MURDERER: could a murderer do THIS? *defendant proceeds to not kill anyone*
JUDGE: he’s got a point
If you don’t know me, don’t judge me. Unless you’re making me a pizza and you say
“This woman looks like she wants extra cheese.” That’s ok
If you think I can be won over by a large Toblerone, then you, my friend, are correct.
*6, wailing, carrying on*
Me: You can be a dramatic little bi…llion stars, strung together, shining brightly.
9, to his sister: That’s not at all what Mom wanted to say.
I bet the other causes of death are jealous of the number one cause
Hurricane. It’s fine.
Broken foot. Still fine.
Anemic, arthritic, slow walking dog who refuses to go in the backyard so must be walked through nature’s hissy fit. Totally fine.
Coffee maker not working.
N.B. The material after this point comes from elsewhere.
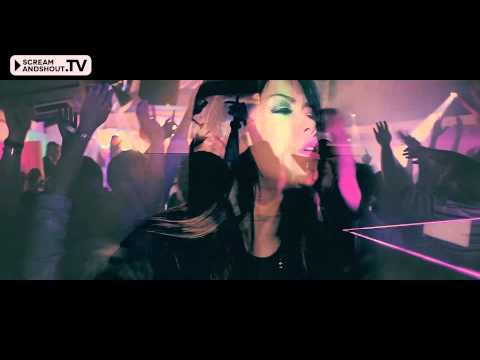 Enzo Darren feat. jACQ - Drive (Official Video HD)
EXTREMELY NOT FINE.
I think carefully about what I’m going to say and I still manage to say the wrong thing. It’s truly a gift I have.
It appears that children’s bladders get smaller as is gets darker outside.
This scientific hypothesis has been proven by my 7 year old coming out of the bedroom to pee five times in the last hour.
Watching cross country skiing is as entertaining as watching a person ride an elliptical
When I’m in a conference room all by myself I like to pretend I’m having a very important meeting with chairs about chair shit.
Just blocked a guy for accusing me of being “all talk”. On Twitter.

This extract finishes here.